*** Excerpted passage Section Begins ***

Disruption of Parasite hmgb2 Gene Attenuates Plasmodium berghei ANKA Pathogenicity

Abstract

ABSTRACT Eukaryotic high-mobility-group-box (HMGB) proteins are nuclear factors involved in chromatin remodeling and transcription regulation. When released into the extracellular milieu, HMGB1 acts as a proinflammatory cytokine that plays a central role in the pathogenesis of several immune-mediated inflammatory diseases. We found that the Plasmodium genome encodes two genuine HMGB factors, Plasmodium HMGB1 and HMGB2, that encompass, like their human counterparts, a proinflammatory domain. Given that these proteins are released from parasitized red blood cells, we then hypothesized that Plasmodium HMGB might contribute to the pathogenesis of experimental cerebral malaria (ECM), a lethal neuroinflammatory syndrome that develops in C57BL/6 (susceptible) mice infected with Plasmodium berghei ANKA and that in many aspects resembles human cerebral malaria elicited by P. falciparum infection. The pathogenesis of experimental cerebral malaria was suppressed in C57BL/6 mice infected with P. berghei ANKA lacking the hmgb2 gene (Δ hmgb2 ANKA), an effect associated with a reduction of histological brain lesions and with lower expression levels of several proinflammatory genes. The incidence of ECM in pbhmgb2 -deficient mice was restored by the administration of recombinant Pb HMGB2. Protection from experimental cerebral malaria in Δ hmgb2 ANKA-infected mice was associated with reduced sequestration in the brain of CD4 + and CD8 + T cells, including CD8 + granzyme B + and CD8 + IFN-γ + cells, and, to some extent, neutrophils. This was consistent with a reduced parasite sequestration in the brain, lungs, and spleen, though to a lesser extent than in wild-type P. berghei ANKA-infected mice. In summary, Plasmodium HMGB2 acts as an alarmin that contributes to the pathogenesis of cerebral malaria.

*** Excerpted passage Section Ends ***

● **Work to complete**
Answer from the hmgb2 abstract above:
(a) Which two genuine HMGB factors does the Plasmodium genome encode?
(b) In which mice does experimental cerebral malaria develop after infection with Plasmodium berghei ANKA?
(c) What restored the incidence of ECM in pbhmgb2-deficient mice?

*** Study material Section Begins ***

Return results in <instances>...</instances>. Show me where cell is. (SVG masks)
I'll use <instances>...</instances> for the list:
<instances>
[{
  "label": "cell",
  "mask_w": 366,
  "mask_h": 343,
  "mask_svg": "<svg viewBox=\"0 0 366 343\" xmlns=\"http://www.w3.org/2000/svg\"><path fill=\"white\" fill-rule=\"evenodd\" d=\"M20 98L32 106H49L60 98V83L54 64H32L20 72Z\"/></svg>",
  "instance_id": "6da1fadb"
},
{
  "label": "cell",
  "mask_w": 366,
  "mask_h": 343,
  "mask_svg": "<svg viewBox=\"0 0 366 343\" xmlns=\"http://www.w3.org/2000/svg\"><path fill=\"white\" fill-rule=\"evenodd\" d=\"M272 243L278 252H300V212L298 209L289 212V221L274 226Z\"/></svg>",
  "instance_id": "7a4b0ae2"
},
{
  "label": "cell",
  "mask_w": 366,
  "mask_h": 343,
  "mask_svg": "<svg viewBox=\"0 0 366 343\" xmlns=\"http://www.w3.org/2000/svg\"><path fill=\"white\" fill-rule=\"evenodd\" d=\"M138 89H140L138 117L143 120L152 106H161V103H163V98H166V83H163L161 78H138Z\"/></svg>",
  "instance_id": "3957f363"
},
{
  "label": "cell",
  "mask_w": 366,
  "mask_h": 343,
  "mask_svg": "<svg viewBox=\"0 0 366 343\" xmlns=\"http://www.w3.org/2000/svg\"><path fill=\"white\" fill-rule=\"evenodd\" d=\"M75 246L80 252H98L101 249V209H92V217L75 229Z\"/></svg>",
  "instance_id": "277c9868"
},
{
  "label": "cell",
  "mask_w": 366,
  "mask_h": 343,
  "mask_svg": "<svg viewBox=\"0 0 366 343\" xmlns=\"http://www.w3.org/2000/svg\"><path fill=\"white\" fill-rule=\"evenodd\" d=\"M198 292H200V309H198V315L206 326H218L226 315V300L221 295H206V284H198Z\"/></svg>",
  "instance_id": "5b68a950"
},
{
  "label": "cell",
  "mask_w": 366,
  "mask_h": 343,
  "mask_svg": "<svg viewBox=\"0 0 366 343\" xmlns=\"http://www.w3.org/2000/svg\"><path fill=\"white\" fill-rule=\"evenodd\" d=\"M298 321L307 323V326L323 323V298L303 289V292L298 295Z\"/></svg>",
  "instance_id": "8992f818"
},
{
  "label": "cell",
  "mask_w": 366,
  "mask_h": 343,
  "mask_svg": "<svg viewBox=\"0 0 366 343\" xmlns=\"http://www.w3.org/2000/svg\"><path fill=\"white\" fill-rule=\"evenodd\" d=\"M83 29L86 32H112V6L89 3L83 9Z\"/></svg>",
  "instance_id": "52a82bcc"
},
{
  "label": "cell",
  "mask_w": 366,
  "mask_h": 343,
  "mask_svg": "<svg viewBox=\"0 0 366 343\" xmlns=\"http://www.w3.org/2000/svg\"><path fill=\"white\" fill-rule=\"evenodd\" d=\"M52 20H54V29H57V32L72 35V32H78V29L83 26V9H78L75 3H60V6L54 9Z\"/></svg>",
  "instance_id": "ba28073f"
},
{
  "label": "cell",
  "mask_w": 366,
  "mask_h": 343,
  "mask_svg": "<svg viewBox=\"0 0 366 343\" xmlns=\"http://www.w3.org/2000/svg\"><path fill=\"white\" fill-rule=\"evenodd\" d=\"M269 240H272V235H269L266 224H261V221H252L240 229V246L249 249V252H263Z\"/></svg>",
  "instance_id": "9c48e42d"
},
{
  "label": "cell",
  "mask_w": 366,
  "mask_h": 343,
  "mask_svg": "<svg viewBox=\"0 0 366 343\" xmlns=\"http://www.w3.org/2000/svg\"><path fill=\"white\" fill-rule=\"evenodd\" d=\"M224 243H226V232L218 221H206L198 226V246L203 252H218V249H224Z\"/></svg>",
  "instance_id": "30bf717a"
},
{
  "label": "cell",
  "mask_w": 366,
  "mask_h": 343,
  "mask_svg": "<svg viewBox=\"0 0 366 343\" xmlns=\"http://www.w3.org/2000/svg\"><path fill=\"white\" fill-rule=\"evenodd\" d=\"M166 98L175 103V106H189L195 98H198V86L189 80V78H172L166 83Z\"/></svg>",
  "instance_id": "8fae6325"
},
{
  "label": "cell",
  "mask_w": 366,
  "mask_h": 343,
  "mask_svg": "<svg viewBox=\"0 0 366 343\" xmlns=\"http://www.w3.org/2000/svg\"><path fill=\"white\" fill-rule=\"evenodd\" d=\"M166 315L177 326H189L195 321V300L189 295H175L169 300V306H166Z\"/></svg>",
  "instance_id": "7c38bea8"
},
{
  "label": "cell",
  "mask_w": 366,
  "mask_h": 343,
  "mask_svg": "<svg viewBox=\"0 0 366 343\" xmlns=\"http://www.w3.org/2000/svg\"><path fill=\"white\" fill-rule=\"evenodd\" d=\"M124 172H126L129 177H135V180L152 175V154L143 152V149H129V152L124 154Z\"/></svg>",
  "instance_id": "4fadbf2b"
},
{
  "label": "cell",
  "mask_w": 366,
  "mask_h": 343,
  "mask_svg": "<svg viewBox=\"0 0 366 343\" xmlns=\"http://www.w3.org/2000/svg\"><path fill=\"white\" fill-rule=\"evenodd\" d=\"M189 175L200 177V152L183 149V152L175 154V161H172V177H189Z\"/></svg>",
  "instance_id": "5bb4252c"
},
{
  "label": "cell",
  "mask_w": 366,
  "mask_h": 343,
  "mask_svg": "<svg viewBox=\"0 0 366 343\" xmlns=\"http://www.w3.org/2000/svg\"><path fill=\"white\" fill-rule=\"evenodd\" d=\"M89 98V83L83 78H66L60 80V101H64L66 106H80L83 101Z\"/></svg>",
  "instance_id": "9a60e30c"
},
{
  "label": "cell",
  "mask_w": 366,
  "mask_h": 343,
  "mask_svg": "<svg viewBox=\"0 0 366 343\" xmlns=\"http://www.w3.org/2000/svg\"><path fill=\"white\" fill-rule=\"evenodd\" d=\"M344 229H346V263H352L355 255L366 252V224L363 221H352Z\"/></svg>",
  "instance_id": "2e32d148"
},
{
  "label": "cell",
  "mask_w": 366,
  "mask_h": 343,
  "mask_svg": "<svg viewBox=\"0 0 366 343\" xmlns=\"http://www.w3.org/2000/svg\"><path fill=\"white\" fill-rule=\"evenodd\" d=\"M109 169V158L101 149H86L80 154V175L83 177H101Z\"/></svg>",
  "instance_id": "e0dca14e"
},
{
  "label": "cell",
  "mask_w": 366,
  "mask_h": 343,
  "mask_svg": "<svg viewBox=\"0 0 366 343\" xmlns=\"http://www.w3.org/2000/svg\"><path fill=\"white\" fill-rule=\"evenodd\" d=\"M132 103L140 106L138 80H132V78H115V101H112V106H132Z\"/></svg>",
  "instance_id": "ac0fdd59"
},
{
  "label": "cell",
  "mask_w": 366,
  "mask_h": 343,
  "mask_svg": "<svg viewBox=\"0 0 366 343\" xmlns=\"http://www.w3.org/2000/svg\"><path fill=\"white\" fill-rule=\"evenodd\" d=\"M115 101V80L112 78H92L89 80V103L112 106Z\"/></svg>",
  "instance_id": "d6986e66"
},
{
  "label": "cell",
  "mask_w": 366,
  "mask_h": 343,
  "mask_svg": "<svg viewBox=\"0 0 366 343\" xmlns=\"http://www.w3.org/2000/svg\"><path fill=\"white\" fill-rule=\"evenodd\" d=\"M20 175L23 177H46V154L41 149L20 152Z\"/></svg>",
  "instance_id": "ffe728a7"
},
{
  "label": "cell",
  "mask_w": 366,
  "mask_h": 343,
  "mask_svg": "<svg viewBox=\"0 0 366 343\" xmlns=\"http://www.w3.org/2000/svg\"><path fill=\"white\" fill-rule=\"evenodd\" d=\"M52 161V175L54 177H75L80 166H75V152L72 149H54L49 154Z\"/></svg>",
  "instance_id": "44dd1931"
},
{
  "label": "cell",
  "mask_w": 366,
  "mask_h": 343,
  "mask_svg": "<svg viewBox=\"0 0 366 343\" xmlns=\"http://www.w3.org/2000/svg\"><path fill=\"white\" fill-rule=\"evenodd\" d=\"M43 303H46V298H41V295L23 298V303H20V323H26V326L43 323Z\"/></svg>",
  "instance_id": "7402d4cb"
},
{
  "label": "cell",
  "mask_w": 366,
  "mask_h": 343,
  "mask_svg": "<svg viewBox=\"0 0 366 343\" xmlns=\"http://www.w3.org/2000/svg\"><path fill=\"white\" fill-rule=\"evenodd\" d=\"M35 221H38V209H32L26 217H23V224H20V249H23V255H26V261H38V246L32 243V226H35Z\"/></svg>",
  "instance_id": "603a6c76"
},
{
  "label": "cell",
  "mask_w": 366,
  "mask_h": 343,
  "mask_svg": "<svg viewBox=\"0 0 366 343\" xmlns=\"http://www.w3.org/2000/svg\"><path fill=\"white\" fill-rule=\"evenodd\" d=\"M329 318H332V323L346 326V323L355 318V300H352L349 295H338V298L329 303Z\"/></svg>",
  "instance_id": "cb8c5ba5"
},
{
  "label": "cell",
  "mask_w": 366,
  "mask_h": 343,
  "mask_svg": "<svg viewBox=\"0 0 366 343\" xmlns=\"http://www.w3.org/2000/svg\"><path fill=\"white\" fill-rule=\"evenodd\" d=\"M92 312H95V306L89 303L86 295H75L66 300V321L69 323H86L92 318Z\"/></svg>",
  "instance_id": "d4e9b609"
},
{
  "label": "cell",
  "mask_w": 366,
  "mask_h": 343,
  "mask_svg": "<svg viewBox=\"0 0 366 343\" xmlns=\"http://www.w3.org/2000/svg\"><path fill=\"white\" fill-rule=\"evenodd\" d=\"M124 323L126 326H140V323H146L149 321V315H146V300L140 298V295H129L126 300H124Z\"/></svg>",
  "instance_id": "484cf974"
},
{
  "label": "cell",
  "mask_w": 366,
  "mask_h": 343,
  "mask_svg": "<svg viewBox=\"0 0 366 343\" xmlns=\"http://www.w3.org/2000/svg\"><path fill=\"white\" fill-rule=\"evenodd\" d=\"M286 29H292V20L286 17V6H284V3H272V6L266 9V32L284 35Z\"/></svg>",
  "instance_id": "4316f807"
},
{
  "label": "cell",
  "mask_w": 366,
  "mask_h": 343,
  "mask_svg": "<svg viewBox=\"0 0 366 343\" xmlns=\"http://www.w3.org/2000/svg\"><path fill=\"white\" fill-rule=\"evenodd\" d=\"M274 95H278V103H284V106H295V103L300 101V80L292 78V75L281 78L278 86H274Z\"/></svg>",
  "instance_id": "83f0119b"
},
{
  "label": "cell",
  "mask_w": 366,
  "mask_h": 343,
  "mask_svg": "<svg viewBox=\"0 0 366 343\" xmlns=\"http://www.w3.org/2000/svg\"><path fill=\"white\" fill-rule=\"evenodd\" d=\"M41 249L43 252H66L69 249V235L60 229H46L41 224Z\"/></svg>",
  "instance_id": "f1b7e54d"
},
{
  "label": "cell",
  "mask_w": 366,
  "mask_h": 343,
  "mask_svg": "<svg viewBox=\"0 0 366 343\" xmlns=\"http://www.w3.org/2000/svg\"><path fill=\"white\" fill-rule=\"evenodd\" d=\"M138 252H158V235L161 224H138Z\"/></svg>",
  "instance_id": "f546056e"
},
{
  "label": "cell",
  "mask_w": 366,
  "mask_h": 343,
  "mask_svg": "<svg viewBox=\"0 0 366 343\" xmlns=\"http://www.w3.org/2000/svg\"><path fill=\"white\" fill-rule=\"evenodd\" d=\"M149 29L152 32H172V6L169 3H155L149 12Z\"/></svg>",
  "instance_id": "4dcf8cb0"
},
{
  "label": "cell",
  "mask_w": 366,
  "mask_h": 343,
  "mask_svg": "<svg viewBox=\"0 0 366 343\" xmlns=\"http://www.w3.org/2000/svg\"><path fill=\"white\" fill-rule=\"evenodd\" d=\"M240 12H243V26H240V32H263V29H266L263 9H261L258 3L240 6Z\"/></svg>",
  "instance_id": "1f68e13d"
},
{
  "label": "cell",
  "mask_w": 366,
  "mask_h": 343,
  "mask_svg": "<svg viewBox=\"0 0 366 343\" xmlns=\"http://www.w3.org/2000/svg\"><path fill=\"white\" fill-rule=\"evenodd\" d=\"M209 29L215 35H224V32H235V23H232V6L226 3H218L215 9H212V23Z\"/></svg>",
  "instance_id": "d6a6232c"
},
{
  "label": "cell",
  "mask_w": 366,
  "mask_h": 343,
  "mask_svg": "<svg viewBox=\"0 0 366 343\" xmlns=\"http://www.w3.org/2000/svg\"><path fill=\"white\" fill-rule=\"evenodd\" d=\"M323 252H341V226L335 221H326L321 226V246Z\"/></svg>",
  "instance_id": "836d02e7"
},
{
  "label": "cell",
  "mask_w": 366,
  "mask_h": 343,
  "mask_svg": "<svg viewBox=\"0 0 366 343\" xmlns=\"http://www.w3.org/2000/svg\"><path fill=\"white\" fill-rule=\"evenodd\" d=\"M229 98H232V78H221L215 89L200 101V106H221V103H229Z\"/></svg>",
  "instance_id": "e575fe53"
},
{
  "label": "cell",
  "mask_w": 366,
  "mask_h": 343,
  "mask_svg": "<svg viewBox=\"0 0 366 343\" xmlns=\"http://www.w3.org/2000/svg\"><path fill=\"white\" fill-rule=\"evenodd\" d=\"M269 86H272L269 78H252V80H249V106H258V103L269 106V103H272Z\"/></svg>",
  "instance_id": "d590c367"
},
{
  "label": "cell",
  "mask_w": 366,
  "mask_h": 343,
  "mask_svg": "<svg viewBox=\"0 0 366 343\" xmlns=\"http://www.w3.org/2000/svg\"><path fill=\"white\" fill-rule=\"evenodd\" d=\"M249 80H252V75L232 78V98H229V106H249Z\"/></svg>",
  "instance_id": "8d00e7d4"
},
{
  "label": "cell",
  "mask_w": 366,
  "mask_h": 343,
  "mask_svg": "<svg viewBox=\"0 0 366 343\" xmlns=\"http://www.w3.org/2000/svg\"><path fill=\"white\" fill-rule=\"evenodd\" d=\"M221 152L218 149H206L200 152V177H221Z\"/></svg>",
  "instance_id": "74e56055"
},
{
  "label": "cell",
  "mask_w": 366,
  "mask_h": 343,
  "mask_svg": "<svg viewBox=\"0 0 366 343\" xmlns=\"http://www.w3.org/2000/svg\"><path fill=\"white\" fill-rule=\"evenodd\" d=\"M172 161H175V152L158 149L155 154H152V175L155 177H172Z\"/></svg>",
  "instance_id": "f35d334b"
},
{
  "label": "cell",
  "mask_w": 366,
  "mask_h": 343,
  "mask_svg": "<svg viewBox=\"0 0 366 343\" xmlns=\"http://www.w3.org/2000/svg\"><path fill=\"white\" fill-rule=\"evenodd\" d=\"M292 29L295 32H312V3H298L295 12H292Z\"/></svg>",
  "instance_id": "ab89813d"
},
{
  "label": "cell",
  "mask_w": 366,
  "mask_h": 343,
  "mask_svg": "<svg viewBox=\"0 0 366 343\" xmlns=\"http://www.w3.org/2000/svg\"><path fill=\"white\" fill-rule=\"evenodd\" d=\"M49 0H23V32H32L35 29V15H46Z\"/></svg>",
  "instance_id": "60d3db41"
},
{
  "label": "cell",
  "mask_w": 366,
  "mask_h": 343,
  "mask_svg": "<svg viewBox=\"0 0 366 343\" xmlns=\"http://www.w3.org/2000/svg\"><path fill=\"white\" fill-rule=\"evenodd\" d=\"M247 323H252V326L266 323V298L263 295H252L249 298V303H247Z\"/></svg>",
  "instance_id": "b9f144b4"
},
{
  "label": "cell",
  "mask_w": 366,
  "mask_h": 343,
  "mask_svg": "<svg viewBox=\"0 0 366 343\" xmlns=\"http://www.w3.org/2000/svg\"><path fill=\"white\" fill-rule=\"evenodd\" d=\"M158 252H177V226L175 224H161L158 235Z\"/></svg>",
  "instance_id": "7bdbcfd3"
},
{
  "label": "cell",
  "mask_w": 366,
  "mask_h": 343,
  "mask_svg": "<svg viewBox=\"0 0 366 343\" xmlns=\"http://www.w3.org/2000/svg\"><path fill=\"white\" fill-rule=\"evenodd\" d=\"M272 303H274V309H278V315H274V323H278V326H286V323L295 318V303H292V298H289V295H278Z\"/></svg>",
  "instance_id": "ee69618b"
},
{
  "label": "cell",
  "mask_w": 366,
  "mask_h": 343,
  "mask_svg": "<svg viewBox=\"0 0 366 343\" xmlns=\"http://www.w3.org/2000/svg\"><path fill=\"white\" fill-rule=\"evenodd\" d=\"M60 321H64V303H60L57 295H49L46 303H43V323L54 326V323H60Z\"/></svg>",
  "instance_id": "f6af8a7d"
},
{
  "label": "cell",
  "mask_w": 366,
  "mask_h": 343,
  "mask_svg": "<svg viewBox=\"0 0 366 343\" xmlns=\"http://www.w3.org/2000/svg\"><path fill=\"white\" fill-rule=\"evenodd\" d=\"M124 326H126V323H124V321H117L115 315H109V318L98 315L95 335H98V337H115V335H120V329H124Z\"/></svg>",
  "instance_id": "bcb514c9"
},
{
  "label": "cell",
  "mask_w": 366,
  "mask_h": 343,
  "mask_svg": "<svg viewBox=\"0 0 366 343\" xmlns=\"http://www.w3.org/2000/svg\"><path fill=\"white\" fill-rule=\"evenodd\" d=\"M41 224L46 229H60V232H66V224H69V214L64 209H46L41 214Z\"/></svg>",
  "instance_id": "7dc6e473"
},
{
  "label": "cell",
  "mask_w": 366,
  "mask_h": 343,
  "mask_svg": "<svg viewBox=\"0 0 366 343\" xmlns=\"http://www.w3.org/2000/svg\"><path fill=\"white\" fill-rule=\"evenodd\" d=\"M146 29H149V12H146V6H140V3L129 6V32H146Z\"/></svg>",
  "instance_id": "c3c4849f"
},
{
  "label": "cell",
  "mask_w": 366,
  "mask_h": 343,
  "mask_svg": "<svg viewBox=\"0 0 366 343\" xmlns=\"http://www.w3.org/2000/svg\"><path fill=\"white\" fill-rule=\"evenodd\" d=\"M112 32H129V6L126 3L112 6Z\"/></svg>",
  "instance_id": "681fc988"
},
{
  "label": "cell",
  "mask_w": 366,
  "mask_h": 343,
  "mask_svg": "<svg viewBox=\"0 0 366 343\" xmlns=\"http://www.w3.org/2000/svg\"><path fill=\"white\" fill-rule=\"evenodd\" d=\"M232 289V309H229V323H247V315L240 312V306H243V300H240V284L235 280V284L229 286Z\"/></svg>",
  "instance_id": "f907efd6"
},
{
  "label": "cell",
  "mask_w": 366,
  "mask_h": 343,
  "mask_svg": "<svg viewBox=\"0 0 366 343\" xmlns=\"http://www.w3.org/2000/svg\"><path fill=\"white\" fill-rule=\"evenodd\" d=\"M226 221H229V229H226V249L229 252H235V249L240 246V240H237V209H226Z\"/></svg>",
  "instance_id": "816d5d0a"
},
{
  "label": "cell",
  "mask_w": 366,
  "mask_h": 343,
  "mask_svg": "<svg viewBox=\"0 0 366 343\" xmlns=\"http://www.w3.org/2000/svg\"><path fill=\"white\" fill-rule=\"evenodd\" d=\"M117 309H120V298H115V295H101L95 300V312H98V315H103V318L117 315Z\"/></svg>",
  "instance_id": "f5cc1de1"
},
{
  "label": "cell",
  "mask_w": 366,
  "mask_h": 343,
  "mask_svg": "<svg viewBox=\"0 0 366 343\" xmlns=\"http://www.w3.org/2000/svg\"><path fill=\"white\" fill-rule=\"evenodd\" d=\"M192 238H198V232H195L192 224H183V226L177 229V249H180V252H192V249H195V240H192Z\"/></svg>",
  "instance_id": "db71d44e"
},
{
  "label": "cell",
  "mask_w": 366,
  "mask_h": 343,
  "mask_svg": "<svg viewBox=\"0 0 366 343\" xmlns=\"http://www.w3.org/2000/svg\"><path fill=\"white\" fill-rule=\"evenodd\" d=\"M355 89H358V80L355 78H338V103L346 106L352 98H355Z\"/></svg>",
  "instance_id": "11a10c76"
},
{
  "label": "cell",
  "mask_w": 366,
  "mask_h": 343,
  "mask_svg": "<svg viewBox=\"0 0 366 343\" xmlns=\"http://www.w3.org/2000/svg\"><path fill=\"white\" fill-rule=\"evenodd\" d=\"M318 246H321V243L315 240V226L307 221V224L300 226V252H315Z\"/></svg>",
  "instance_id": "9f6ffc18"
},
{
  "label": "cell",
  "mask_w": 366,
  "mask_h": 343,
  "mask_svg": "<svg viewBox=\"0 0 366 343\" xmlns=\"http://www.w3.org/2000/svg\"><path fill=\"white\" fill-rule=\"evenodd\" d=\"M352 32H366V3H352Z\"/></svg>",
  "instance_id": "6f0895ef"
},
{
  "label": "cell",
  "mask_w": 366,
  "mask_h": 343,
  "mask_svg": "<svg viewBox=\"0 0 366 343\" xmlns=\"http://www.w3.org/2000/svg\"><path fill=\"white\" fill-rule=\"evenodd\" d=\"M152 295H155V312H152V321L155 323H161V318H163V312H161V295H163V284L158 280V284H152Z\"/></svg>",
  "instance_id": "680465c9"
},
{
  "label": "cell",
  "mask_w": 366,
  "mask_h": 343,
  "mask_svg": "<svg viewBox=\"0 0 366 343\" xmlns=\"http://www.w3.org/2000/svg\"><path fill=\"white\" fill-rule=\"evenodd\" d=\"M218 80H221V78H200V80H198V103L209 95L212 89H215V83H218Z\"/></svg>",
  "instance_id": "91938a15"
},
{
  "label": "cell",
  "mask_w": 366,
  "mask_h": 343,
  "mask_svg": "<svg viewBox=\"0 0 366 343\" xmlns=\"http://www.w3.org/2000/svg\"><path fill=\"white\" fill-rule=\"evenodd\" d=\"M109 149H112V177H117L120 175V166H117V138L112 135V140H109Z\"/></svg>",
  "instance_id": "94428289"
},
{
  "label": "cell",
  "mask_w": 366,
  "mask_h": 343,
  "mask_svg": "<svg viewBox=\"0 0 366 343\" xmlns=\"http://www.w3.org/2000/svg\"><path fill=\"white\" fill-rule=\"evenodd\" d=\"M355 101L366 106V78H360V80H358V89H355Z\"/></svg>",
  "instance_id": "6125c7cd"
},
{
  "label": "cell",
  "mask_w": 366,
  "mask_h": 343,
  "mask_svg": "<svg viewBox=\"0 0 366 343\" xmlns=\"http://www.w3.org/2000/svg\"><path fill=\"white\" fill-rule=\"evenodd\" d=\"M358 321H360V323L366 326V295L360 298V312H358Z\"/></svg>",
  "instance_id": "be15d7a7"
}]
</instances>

*** Study material Section Ends ***

● **Problem solution**
(a) Plasmodium HMGB1 and HMGB2.
(b) C57BL/6 (susceptible) mice.
(c) Administration of recombinant Pb HMGB2.